Hi I'm afraid that the following code is giving me a "undefined reference to 'strSet::strSet(std::basic_string<char, std::char_traits<char>, std::allocator<char> >)'"
The following is a header file for an object strSet which stores a vector of strings.
Although I've clearly defined both constructors in the header file and respective cpp file, it tells me that the constructor is undefined. Is there any particular reason why?
Thanks for the reply, unfortunately I have no control over changing the constructor parameters since I am not allowed to change the header file.
However changing it to tempSet = new strSet(string("hello")); does not fix the problem.
To be more precise this is not the only error I am getting since I also get a similar "undefined reference" error in my struct definitions:
/tmp/ccuWFpZX.o: In function 'eleOfSet::eleOfSet()':
setcalc.cpp:(.text._ZN8eleOfSetC1Ev[eleOfSet::eleOfSet()] + 0x27): undefined reference to 'strSet::strSet()'
LOL thank you very much.
I changed #include "strset.h" with #include "strset.cpp" and it worked fine. My apologies I just don't entirely understand the linking step from the compiler.
When I said #include "strset.h" doesn't it just refer to the header functions, and subsequently find a .cpp file where they are defined?
The reason why I wrote this is because I know it is customary to write #include <string.h> to use strcmp function. So when is it useful to include headerfiles as aposed to .cpp files?
No, don't do that. Linking is done by passing parameters to the compiler, not by inclusion. You do NOT include cpp files. (well, you can, but that defeats their entire point).
I had this exact same problem. The solution was that I forgot to set a target for my CPP file when linking it to the project. What compiler are you using?

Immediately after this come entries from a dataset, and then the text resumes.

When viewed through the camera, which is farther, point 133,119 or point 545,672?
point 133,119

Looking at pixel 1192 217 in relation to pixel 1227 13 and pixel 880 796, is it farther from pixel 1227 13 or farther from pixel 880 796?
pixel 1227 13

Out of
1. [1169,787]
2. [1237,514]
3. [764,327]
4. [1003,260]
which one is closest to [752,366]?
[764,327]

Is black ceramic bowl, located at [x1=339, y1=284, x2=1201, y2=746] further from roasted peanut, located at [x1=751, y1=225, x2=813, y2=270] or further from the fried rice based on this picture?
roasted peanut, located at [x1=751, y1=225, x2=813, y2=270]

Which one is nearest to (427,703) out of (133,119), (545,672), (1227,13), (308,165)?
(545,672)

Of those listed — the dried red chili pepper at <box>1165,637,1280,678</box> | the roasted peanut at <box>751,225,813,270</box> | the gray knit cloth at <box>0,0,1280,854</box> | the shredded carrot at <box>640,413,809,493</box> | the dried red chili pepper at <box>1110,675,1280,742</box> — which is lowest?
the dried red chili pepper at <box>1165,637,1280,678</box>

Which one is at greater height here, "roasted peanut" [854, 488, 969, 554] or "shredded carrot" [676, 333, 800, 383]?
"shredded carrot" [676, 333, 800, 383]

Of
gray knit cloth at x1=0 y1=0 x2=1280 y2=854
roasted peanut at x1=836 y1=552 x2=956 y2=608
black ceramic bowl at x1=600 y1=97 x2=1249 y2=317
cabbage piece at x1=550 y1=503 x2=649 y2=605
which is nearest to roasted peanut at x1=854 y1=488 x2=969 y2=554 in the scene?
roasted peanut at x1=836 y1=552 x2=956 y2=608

g++ -c file1.cpp #creates file1.o
g++ -c file2.cpp #creates file2.o
g++ file1.o file2.o -o program # links file1.o and file2.o together to form the executable program
#You can also write it like this
g++ file1.cpp file2.cpp -o program
Basically, this is done to be able to spread your code on multiple files so you don't have to recompile the entire program again after changing just one line... For example, if you have file1.cpp and file2.cpp, you would compile them to get file1.o and file2.o. Linking them gives you the executable. Now if you change file1.cpp you only need to recompile file1.cpp, and link the new file1.o to the old file2.o to create the new executable. Header files are there to provide the interface to an object file, basically so the compiler knows what symbols he can use.